As a northeasterner, I can explain:
In some other places, a turn signal before a lane change is an ask, to which others respond by creating more of a gap than there originally was. Here, it's not an ask but a statement that you've got enough of a gap already so you're going for it. As such, others don't find a need to react at all, which could mean the gap continues shrinking if it was already shrinking prior.
The signaler needs to have anticipated it and not signaled until this problem doesn't exist, in fact it's scary when someone signals despite this problem because the other driver is led to believe they're unseen. When there's already a lot of momentum toward closing the gap, continuing to do so is a more fuel-efficient way out of the blind spot than using the brake pedal.
Aside: turn signals that automatically flash 3 times with no reasonable way to cancel the remaining flashes when you discover a need to abort a lane change exacerbates the aforementioned scare, so I recommend disabling it.
> The signaler needs to have anticipated it and not signaled until this problem doesn't exist
How do you handle an upcoming left turn (assuming right hand driving) during heavy traffic?
It's not the responsibility of the car changing lanes to optimize the fuel economy of the cars behind, but it is the responsibility of the cars behind to not needlessly impede other drivers from getting where they need to go.

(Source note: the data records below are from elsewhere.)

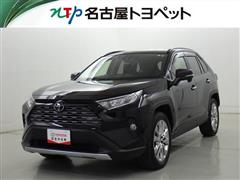 トヨタ　RAV4 G Zパッケージ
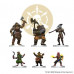 Dungeons & Dragons Onslaught: Many Arrows Faction Pack - EN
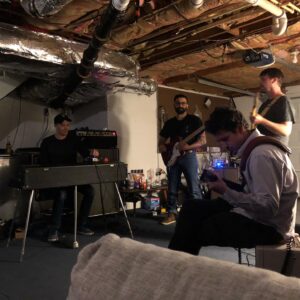 Sean Flynn Instagram - Jamming with the boys a while back 👌🏼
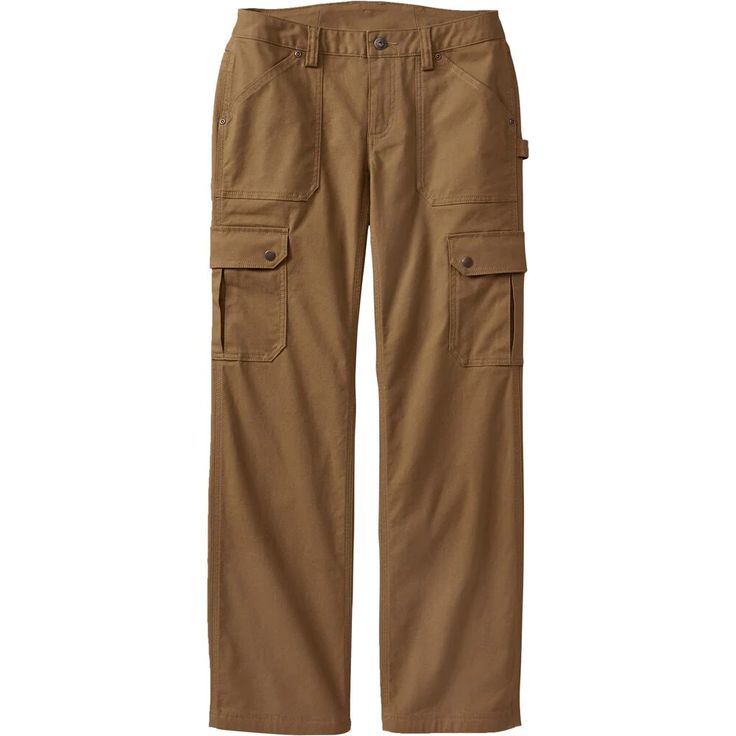 Women's Plus Fire Hose DuluthFlex Cargo Pants Womens Henley, Relaxed Fit Pants, Work Pants Women, Fire Hose, Tan Pants, Gardening Outfit, Pants Details, Duluth Trading, Cargo Pants Women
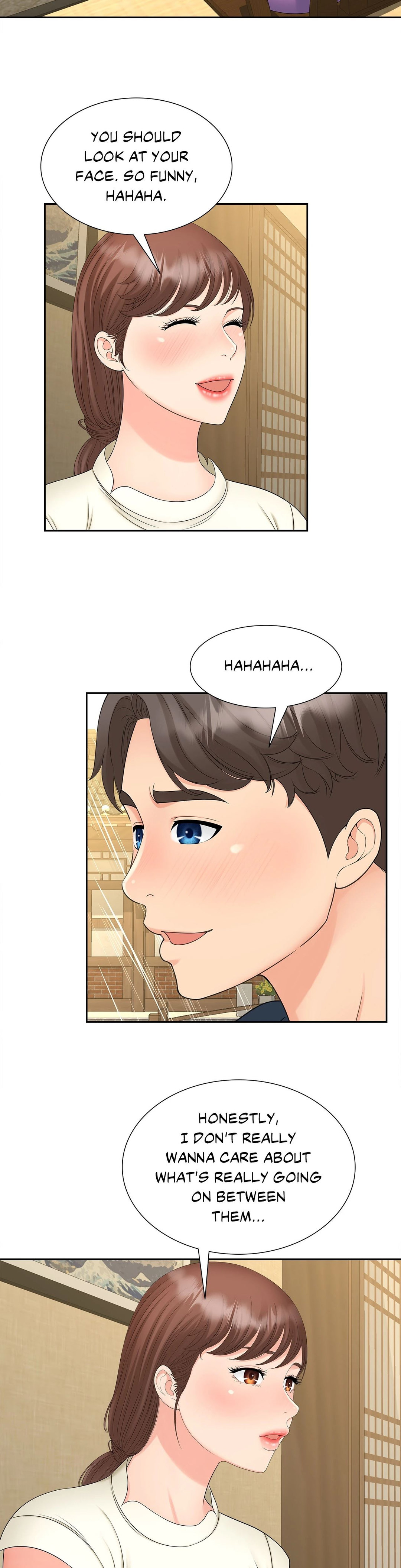 Hunting for Cougars - Chapter 23 [photo 17] - MangaPorn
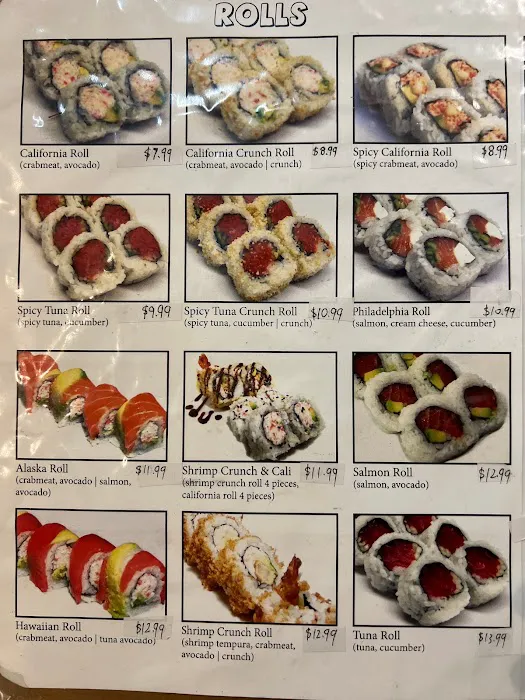 DELSUSHI Picture 9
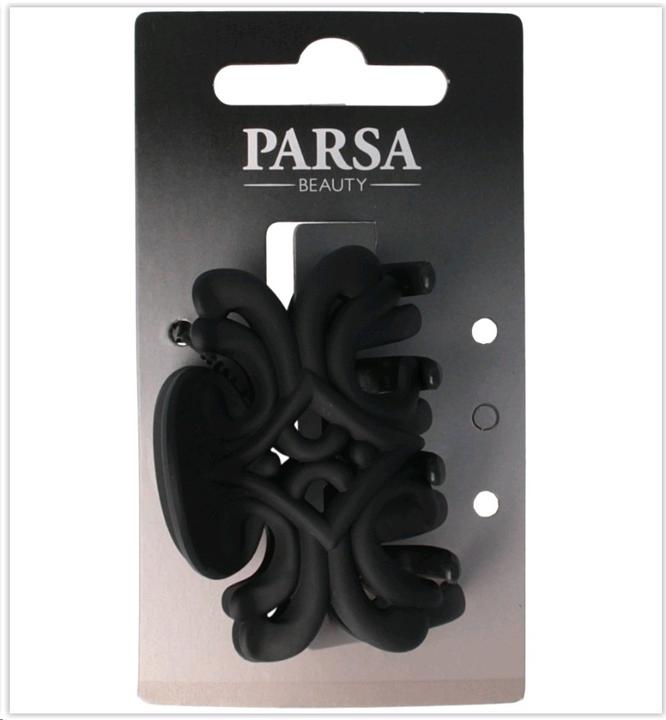 Image du produit Parsa Beauty Pince à cheveux PARSA Medio, oriental, mat, noir (1 pcs)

> When there's already a lot of momentum toward closing the gap
Does "momentum towards closing the gap" just mean that you're keeping a higher speed than the car in front of you? I don't see any reason you'd do this unless you have another free lane to the left and are planning to pass. If you don't then you're just reducing your margins to the next car for no reward, as you'd have to slow down anyway once the gap is "closed".